Der Bezug des Hauses der Kirche 2012 hier am Altenberg. Hier konnten wir endlich die gesamtkirchichen Dienste zentralisieren. Das wiederum erleichterte unsere intensive Mitwirkung an der Revision des Landeskirchengesetzes und die Umsetzung innerhalb der Kirche enorm. Die vielen und auch intensiven Arbeitstreffen wären sonst kaum zu organisieren gewesen.

Übergeben Sie Ihrer Nachfolgerin Judith Pörksen Roder eine Kirche, die für die Zukunft gerüstet ist?

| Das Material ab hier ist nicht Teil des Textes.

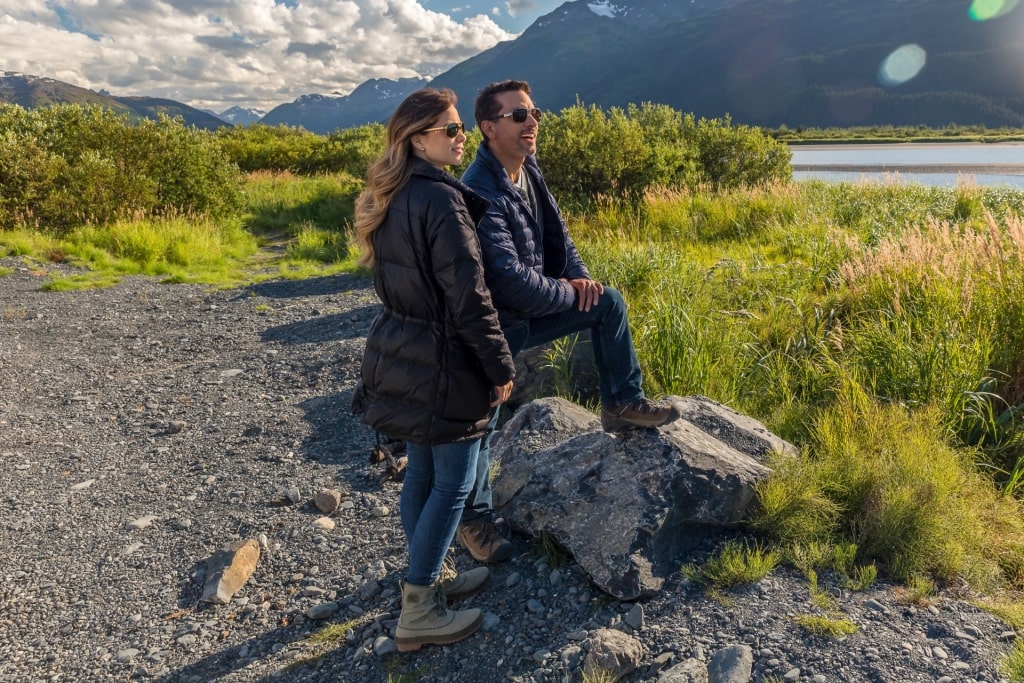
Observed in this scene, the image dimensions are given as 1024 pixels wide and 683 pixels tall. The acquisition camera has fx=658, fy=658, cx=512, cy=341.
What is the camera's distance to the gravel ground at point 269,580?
8.57 feet

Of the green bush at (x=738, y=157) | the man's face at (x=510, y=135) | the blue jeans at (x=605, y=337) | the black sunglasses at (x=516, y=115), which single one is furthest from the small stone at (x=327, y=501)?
the green bush at (x=738, y=157)

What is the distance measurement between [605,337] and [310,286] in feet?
31.0

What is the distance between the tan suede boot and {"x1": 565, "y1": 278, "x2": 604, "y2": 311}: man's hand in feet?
4.60

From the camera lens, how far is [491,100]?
310 cm

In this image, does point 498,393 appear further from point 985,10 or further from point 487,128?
point 985,10

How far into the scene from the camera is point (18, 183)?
14312mm

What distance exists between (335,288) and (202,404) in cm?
532

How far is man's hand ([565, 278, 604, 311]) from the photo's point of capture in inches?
115

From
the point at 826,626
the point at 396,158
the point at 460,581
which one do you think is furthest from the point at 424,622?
the point at 396,158

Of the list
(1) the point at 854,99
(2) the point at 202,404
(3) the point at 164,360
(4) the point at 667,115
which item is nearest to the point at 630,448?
(2) the point at 202,404

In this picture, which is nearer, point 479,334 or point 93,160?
point 479,334

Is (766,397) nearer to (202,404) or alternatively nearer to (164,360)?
(202,404)

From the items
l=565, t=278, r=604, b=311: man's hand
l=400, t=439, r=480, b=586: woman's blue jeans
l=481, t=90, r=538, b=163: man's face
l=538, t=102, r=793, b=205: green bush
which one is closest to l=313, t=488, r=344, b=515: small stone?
l=400, t=439, r=480, b=586: woman's blue jeans

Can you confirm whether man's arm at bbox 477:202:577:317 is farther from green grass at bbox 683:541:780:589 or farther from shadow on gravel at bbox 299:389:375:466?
shadow on gravel at bbox 299:389:375:466
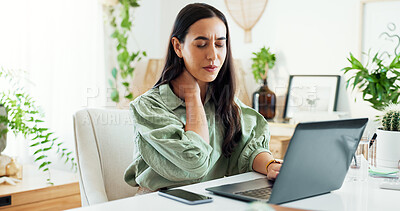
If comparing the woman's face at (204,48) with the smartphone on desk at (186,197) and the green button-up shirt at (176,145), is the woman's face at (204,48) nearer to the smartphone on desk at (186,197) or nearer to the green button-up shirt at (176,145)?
the green button-up shirt at (176,145)

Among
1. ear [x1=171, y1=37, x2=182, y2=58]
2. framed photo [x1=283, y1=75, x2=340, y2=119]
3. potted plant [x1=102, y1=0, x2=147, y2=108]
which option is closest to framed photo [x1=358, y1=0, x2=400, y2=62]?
framed photo [x1=283, y1=75, x2=340, y2=119]

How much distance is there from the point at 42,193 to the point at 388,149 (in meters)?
1.47

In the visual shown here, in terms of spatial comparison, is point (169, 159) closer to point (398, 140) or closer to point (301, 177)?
point (301, 177)

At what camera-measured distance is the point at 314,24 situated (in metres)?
2.97

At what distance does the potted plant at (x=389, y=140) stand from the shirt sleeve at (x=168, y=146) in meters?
0.64

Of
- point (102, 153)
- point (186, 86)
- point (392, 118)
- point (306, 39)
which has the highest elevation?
point (306, 39)

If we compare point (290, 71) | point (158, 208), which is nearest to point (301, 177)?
point (158, 208)

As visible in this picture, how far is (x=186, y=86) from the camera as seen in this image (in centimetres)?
145

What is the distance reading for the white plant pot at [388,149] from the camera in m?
1.49

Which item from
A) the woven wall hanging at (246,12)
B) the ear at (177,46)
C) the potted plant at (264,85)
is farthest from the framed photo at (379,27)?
the ear at (177,46)

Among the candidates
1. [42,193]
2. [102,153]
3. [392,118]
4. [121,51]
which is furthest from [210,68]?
[121,51]

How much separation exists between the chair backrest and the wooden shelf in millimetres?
602

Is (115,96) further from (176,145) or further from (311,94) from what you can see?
(176,145)

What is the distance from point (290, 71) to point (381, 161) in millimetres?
1608
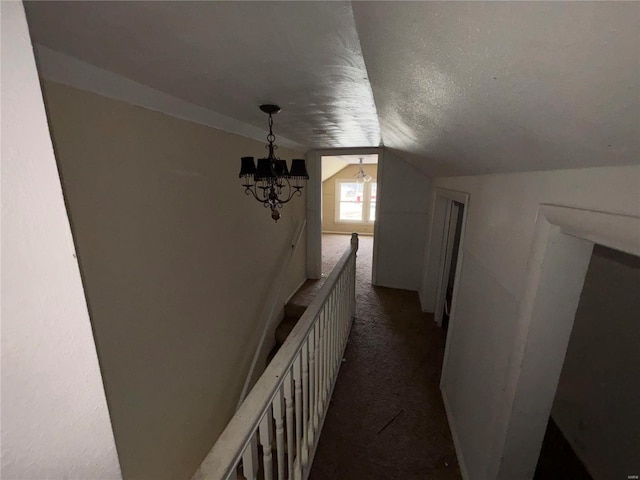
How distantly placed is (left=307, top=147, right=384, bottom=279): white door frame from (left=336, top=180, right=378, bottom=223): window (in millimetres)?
3542

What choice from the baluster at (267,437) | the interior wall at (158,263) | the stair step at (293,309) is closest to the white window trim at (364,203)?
the stair step at (293,309)

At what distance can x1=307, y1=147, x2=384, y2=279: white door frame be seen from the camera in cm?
386

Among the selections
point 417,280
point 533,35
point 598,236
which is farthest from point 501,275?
point 417,280

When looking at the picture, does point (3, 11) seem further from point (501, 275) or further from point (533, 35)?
point (501, 275)

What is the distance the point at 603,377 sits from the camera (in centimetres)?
152

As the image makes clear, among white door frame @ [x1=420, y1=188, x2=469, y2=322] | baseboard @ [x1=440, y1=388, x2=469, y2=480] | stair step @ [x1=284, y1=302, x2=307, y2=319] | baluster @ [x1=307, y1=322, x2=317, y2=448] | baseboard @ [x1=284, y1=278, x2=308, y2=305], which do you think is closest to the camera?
baluster @ [x1=307, y1=322, x2=317, y2=448]

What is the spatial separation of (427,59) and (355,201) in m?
7.17

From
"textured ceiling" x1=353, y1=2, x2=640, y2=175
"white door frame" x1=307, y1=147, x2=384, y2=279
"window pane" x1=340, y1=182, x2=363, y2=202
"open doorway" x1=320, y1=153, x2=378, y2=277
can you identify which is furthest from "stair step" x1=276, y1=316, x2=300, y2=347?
"window pane" x1=340, y1=182, x2=363, y2=202

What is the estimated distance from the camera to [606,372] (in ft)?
4.93

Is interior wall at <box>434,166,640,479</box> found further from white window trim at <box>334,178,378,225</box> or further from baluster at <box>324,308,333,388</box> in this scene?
white window trim at <box>334,178,378,225</box>

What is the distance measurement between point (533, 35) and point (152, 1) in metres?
0.89

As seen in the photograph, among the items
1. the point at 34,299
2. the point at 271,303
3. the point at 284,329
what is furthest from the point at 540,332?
the point at 284,329

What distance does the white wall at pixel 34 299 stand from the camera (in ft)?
0.97

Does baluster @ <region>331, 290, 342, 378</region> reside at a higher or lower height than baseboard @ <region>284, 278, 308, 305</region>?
higher
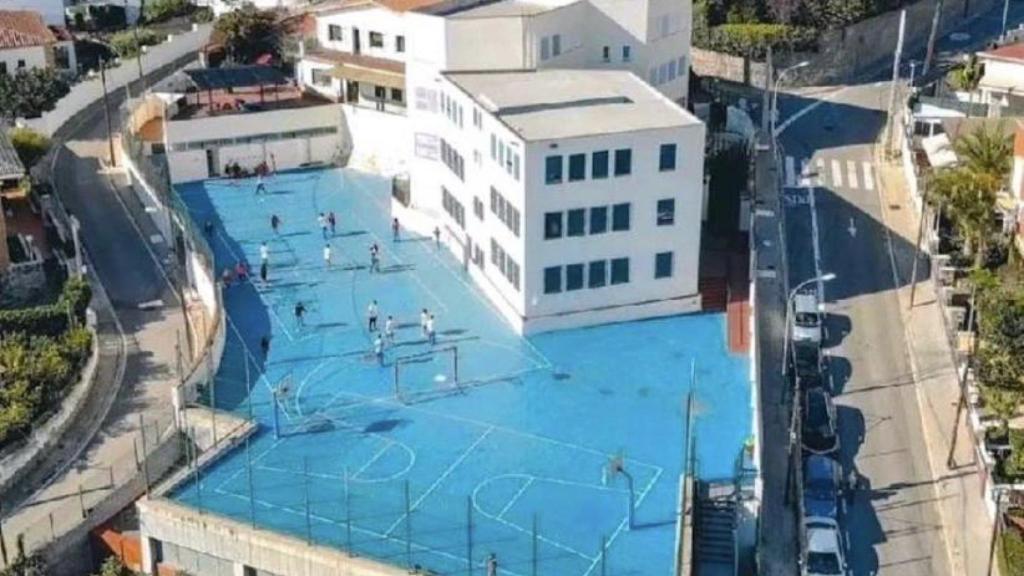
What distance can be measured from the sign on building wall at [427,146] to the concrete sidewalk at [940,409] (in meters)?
20.3

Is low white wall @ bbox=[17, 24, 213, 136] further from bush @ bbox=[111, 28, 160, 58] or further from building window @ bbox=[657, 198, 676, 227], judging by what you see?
building window @ bbox=[657, 198, 676, 227]

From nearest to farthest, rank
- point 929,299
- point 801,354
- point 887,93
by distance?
point 801,354
point 929,299
point 887,93

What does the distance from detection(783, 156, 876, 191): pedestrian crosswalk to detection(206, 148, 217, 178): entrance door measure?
2819 centimetres

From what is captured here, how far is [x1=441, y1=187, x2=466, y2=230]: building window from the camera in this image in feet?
200

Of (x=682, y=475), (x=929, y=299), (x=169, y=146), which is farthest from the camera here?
(x=169, y=146)

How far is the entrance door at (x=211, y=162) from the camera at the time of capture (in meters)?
72.2

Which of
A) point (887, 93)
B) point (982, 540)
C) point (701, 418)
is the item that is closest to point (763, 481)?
point (701, 418)

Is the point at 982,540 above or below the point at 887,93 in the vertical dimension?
below

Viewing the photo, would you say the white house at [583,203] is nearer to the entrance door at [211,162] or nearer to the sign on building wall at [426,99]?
the sign on building wall at [426,99]

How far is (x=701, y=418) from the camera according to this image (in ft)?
162

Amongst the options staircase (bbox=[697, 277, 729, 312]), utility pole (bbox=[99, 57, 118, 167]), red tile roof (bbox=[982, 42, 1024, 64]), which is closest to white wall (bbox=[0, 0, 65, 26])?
utility pole (bbox=[99, 57, 118, 167])

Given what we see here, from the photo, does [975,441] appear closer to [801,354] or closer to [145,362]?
[801,354]

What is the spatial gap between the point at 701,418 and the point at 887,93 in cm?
4199

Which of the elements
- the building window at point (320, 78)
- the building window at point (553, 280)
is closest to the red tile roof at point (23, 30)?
the building window at point (320, 78)
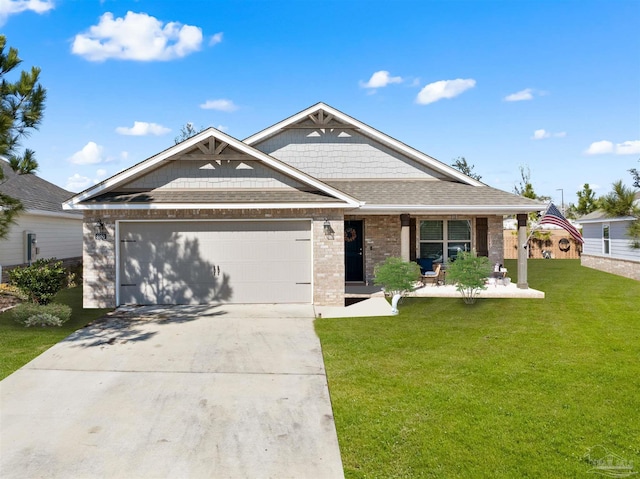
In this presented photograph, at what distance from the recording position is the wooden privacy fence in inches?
1225

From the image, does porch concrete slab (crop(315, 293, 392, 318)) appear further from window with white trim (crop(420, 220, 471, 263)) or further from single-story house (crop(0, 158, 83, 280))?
single-story house (crop(0, 158, 83, 280))

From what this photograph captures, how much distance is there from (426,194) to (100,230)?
34.5 feet

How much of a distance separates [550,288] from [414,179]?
21.7ft

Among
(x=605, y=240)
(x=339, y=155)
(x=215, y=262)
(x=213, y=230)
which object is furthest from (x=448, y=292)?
(x=605, y=240)

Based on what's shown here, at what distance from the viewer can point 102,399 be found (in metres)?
5.99

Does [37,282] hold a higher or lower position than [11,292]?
higher

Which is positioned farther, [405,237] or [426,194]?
[426,194]

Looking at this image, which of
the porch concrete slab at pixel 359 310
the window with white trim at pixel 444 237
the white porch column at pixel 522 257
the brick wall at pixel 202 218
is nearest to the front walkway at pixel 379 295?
the porch concrete slab at pixel 359 310

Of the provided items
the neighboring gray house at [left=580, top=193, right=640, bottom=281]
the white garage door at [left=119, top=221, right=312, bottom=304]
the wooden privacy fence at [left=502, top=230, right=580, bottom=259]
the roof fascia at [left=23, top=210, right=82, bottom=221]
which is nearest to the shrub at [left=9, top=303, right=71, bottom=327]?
the white garage door at [left=119, top=221, right=312, bottom=304]

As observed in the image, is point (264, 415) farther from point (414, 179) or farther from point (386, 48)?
point (386, 48)

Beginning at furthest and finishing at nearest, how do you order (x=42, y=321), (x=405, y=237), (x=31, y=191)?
(x=31, y=191) → (x=405, y=237) → (x=42, y=321)

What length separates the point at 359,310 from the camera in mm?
11641

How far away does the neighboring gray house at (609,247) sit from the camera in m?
19.1

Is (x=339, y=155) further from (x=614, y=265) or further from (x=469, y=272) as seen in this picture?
(x=614, y=265)
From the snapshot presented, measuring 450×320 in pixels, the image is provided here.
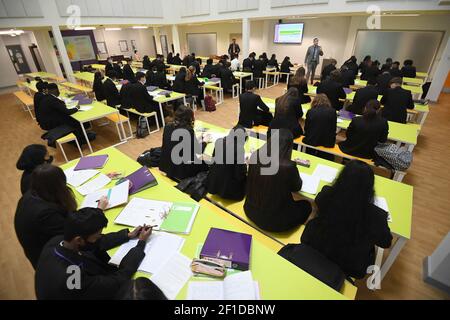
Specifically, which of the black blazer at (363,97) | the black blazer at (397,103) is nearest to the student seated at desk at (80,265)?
the black blazer at (363,97)

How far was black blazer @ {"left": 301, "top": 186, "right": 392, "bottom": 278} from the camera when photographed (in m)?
1.62

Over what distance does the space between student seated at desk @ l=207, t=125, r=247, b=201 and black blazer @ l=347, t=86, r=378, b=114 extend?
351cm

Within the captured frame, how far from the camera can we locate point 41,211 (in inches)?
61.6

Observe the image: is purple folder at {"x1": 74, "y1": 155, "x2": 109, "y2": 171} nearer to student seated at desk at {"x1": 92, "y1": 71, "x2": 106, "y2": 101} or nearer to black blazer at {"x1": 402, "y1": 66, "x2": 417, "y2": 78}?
student seated at desk at {"x1": 92, "y1": 71, "x2": 106, "y2": 101}

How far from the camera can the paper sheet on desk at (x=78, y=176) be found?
2.41 metres

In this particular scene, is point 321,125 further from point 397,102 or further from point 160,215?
point 160,215

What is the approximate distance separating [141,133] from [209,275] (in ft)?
15.5

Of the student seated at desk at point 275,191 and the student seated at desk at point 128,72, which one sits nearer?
the student seated at desk at point 275,191

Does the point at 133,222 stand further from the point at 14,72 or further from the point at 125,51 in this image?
the point at 125,51

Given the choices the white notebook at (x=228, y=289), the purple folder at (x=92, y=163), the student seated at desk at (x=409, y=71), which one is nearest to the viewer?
the white notebook at (x=228, y=289)

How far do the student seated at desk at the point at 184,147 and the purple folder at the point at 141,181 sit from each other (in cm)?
54

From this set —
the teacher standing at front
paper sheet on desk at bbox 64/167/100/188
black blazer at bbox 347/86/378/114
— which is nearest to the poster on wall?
the teacher standing at front

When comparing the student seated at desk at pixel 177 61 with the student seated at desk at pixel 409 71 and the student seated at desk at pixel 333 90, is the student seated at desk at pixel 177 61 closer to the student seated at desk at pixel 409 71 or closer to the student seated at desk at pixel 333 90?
the student seated at desk at pixel 333 90

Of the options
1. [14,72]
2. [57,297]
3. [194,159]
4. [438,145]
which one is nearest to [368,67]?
[438,145]
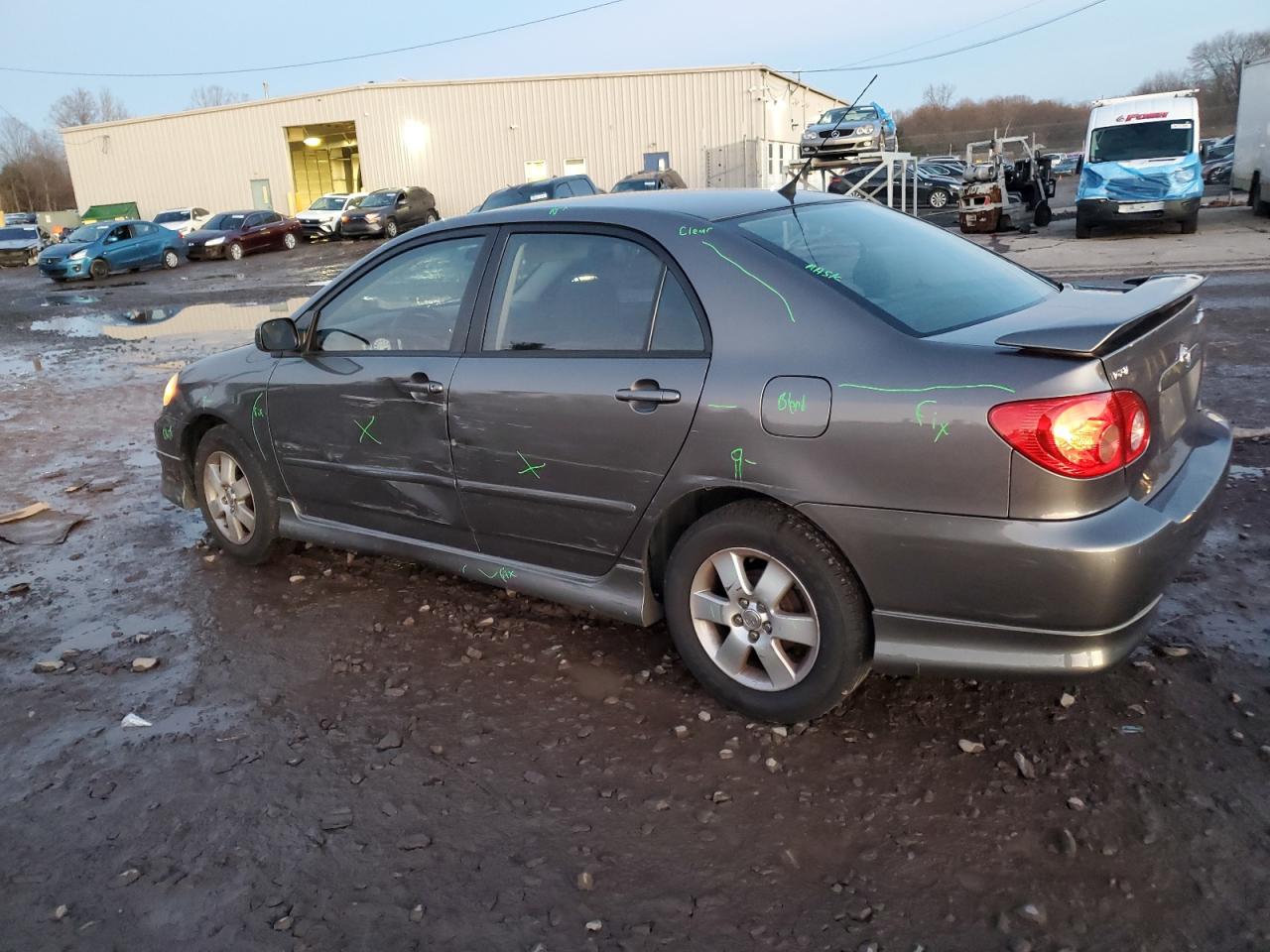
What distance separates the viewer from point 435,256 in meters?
3.99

Ja, wir haben die angefangenen Aufgaben zu Ende gebracht, speziell auch die anstellungsrechtliche Übernahme der Pfarrschaft. Dabei handelte es sich um einen grossen administrativen Brocken. Meine Nach-folgerin kann ein bestelltes Haus übernehmen – und neue Herausforderungen anpacken.

Und Sie – sind Sie für die Pensionierung gerüstet?

Ich denke schon. Ich werde sicher kirchengeschichtlich etwas machen und mich im Predigtnetzwerk zur Verfügung halten, zudem möchte ich mich mehr bewegen und auch meine Gitarre wieder hervorholen. Seit meinen Jugendzeiten spiele ich gerne Rock und Blues.

Andreas Zeller, 65

Zuerst war der promovierte Theologe Pfarrer in Flamatt, danach in Münsingen. 1999 wurde er Mitglied des Synodalrats, und im Oktober 2007 trat 
er sein Vollamt als Synodalratspräsident von Refbejuso an. Gemäss Altersregelung tritt er nun zurück. In seiner Amtszeit entstand ein neues Landeskirchengesetz. Der Jahrzehntbericht der Kirche erschien erstmals online, und mit «Ensemble» bekam die Kirche ein internes Organ. Ein weiterer Meilenstein war die Vision Kirche 21.